I watched a lot of TV as a kid. I still watch a lot of TV. When I was a kid, I had two networks to choose from, and I picked the best of an often-bad lot. Today I have fifty networks or more to choose from, but the “lot” is still getting bad. The very success Nielsen points out is working against the TV industry because the more I view, the more shows move into the “I’ve seen that” category. The ones I wanted to see are being averaged out into drivel. That drives me to other viewing resources.

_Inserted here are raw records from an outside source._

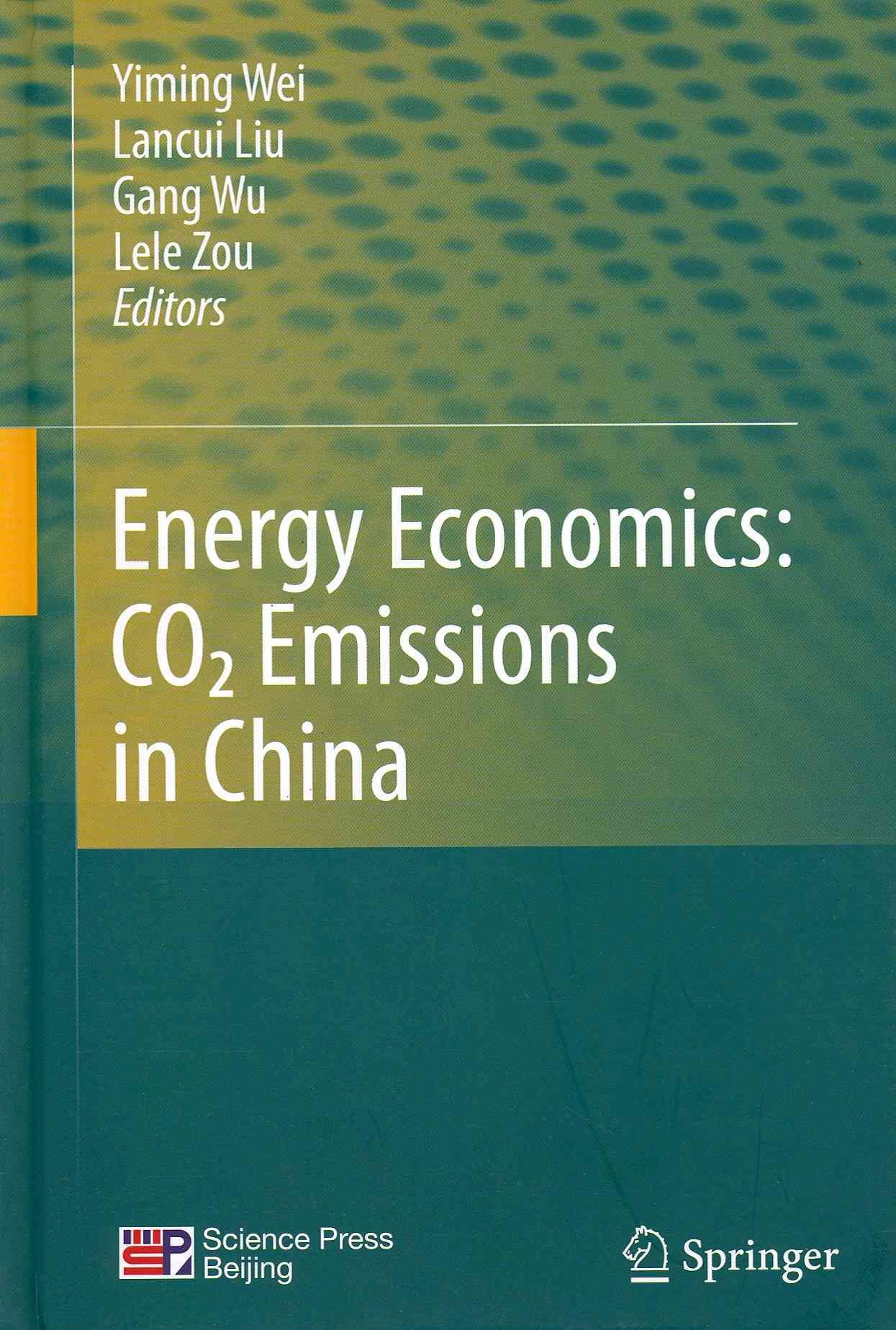 Energy Economics: CO2 Emissions in China By Yiming Wei 9783642138461
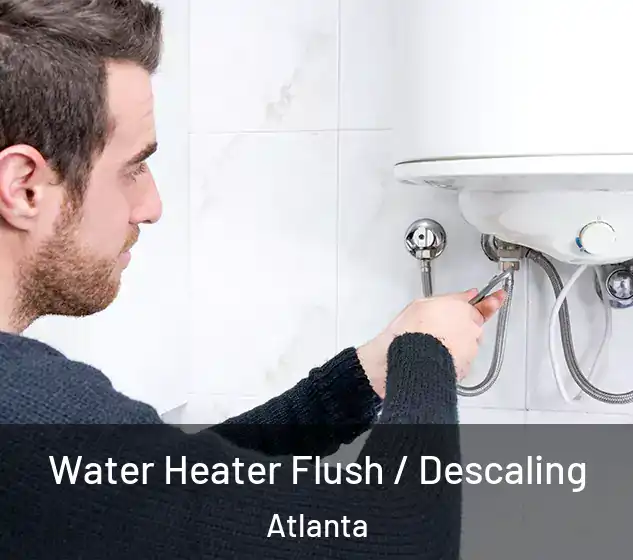  Water Heater Flush / Descaling Atlanta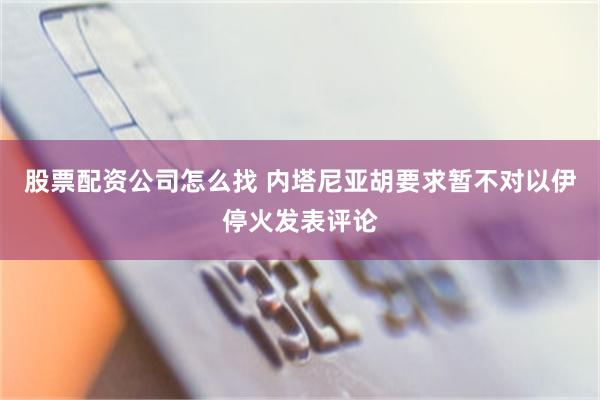 股票配资公司怎么找 内塔尼亚胡要求暂不对以伊停火发表评论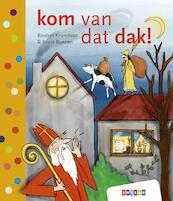 kom van dat dak! - Rindert Kromhout (ISBN 9789048746231)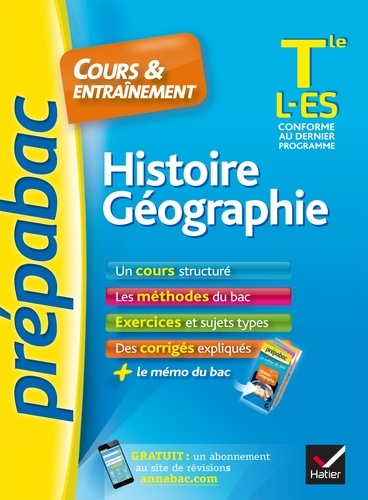 Histoire-Géographie Tle L, ES - Prépabac Cours & entraînement. cours, méthodes et exercices de type bac (terminale L, ES)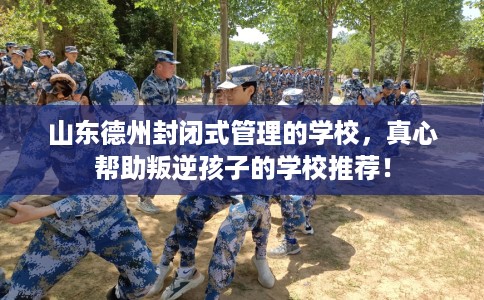 山东德州封闭式管理的学校，真心帮助叛逆孩子的学校推荐！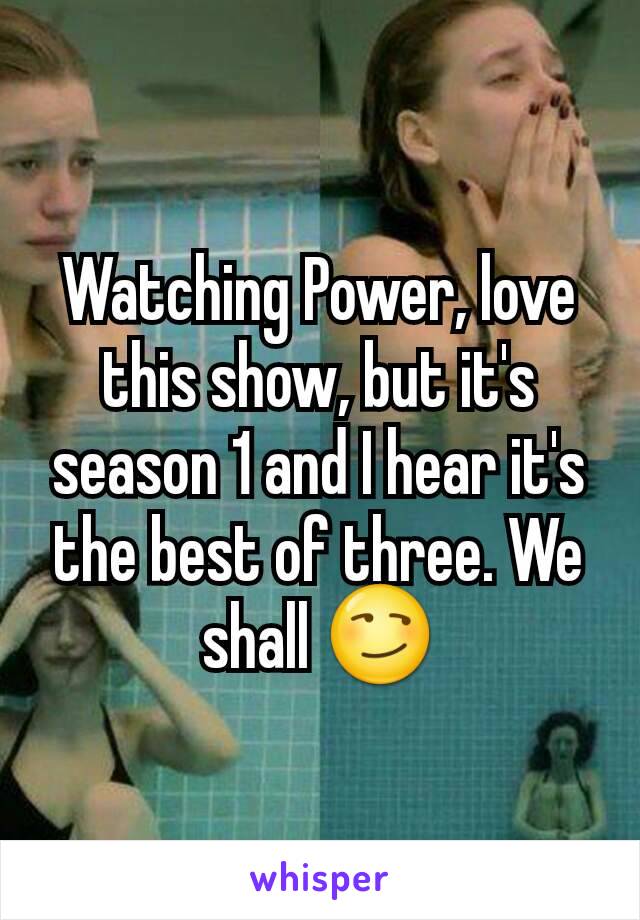 Watching Power, love this show, but it's season 1 and I hear it's the best of three. We shall 😏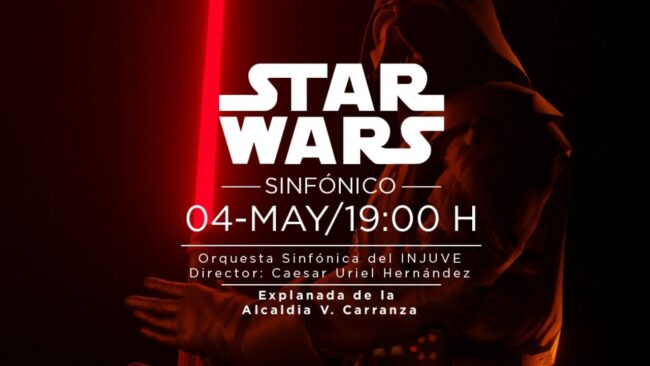 Anuncia Injuve Star Wars Sinfónico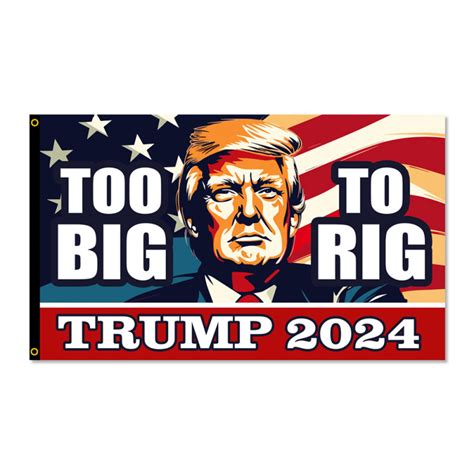 Trump 2024 Too Big To Rig Premium 3x5 Flag 3x5 Foot Flag Or Optional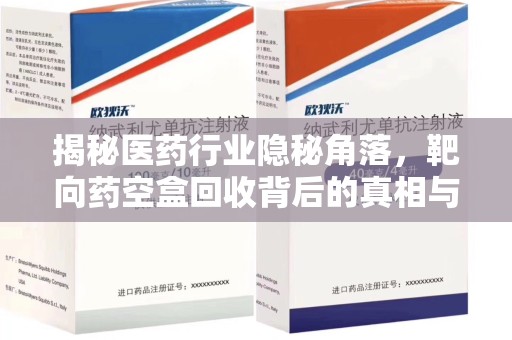 北京揭秘医药行业隐秘角落，靶向药空盒回收背后的真相与思考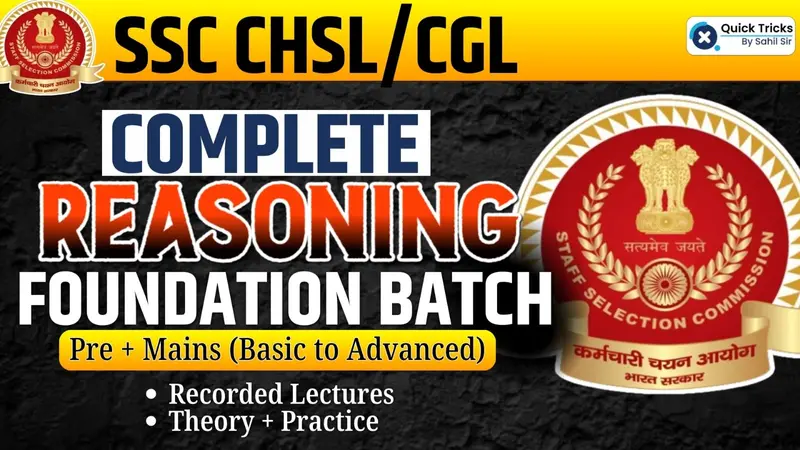 REASONING COMPLETE FOUNDATION BATCH (SSC CHSL/CGL/POLICE)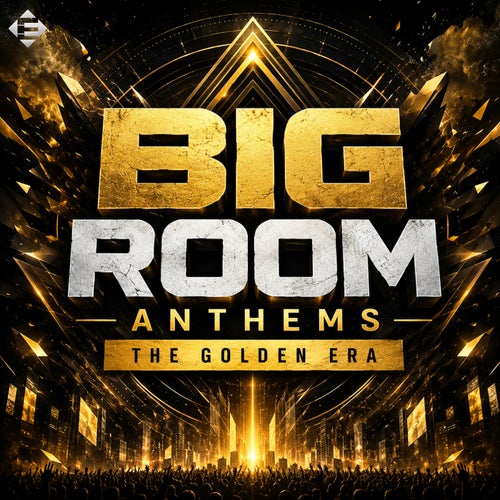 Big Room Anthems - The Golden Era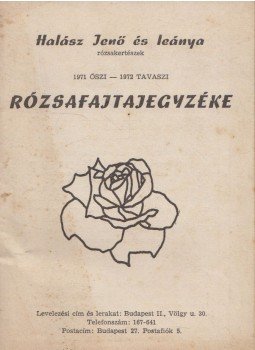Halász Jenő és Leánya - Halász Jenő és leánya rózsakertészek 1971 őszi-1972 tavaszi rózsafajtajegyzéke, Budapest 1972 antikvár könyv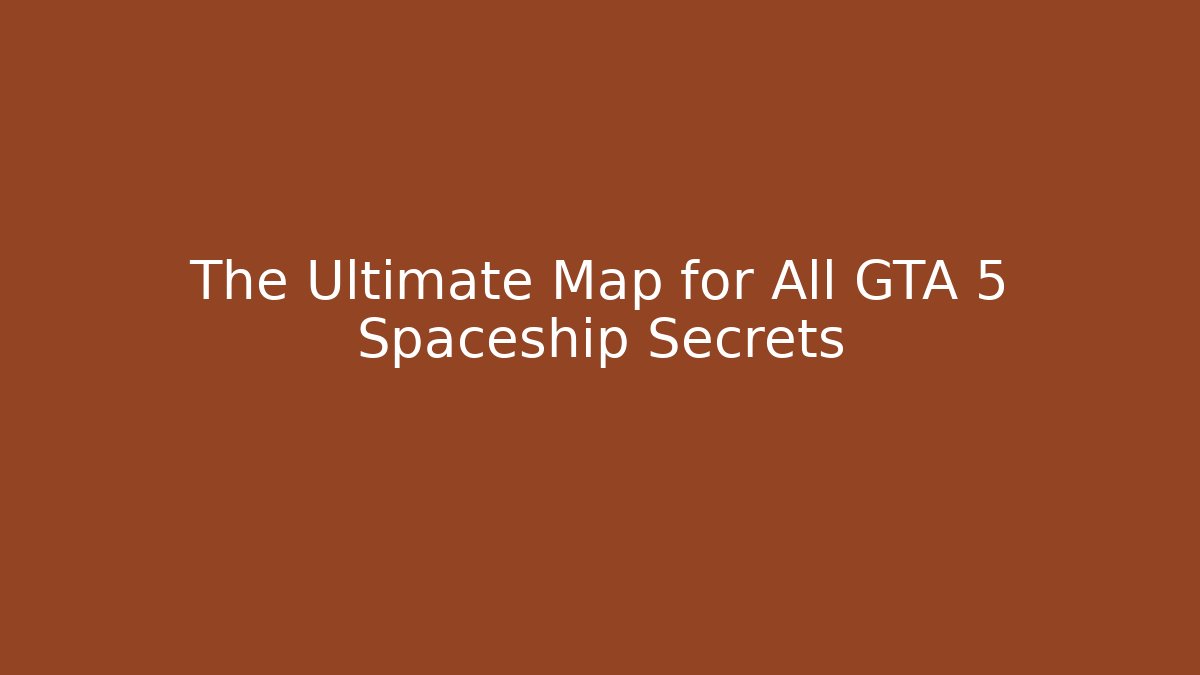 The Ultimate Map for All GTA 5 Spaceship Secrets - Smart Esu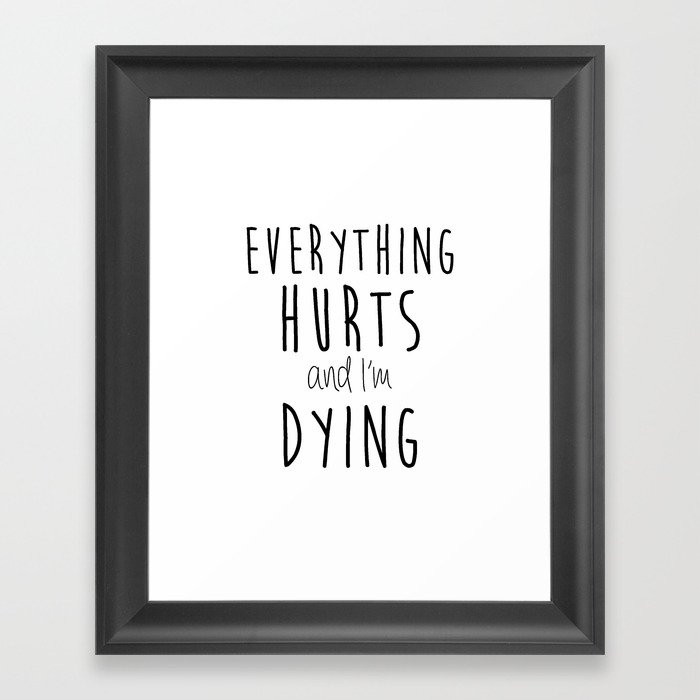 Everything Hurts and I'm Dying. Framed Art Print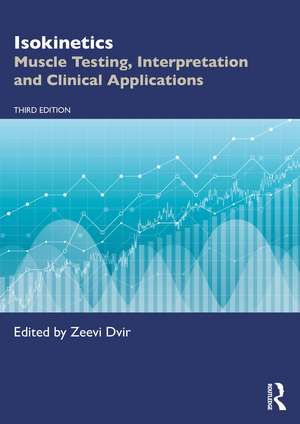 Isokinetics: Muscle Testing, Interpretation and Clinical Applications de Zeevi Dvir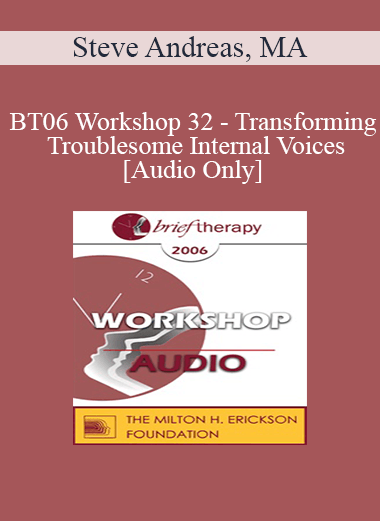 [Audio Only] BT06 Workshop 32 - Transforming Troublesome Internal Voices - Steve Andreas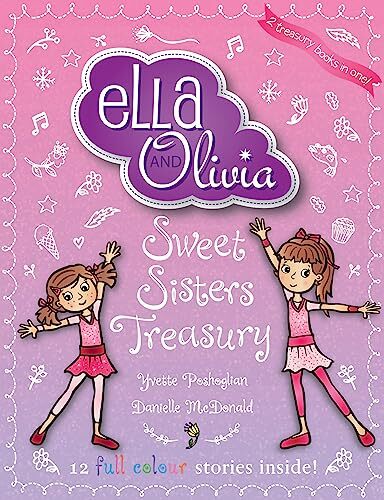 Sweet Sisters Treasury (Ella and Olivia) Sweet Sisters Treasury (Ella and Olivia)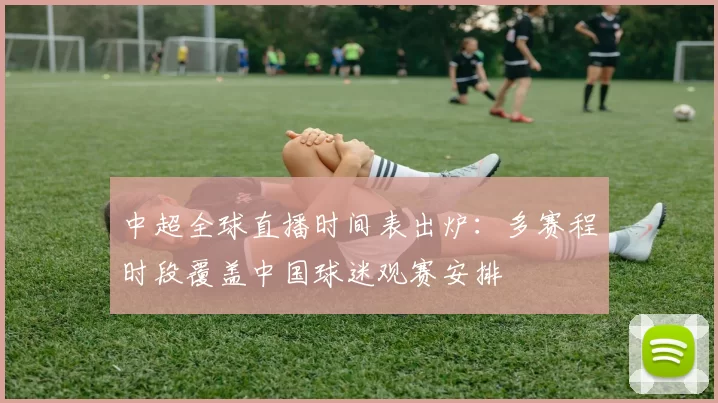 中超全球直播时间表出炉：多赛程时段覆盖中国球迷观赛安排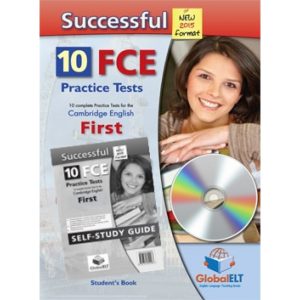 SUCCESSFUL FCE - 10 PRACTICE TESTS NEW 2015 FORMAT SELF-STUDY EDITION
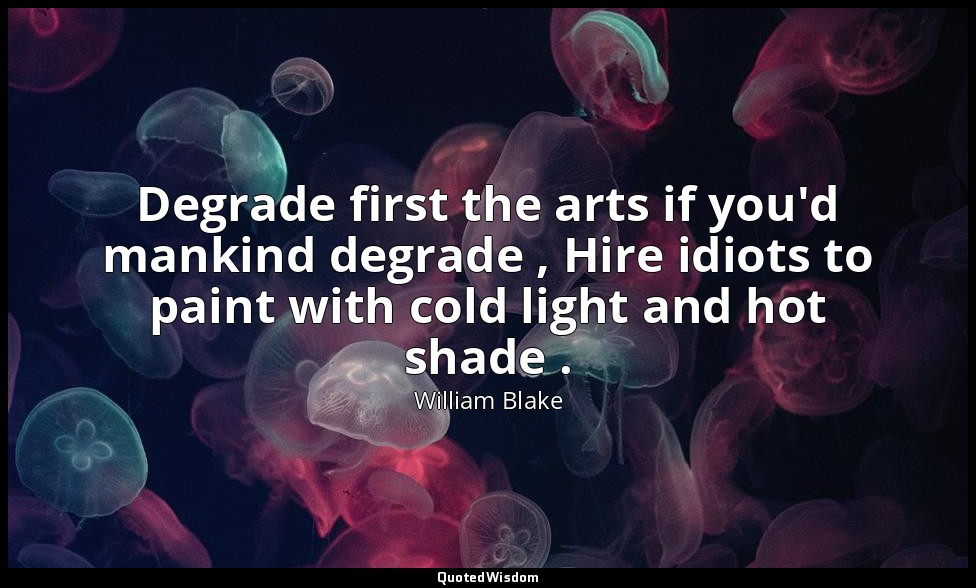 Degrade first the arts if you'd mankind degrade , Hire idiots to paint with cold — William Blake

It’s not all beer and roses for the OTT video people, though. At the root of the video food chain is the producer of the video, who has to buy rights, hire cast and crew, and produce the stuff. Amazon and Netflix proved they can produce content, but not that they can produce enough. The big question on the video revolution is where we can get non-revolting video, and we don’t have an answer to that yet. OTT can still fall on its face, and if it does a lot of my childhood shows may become new again.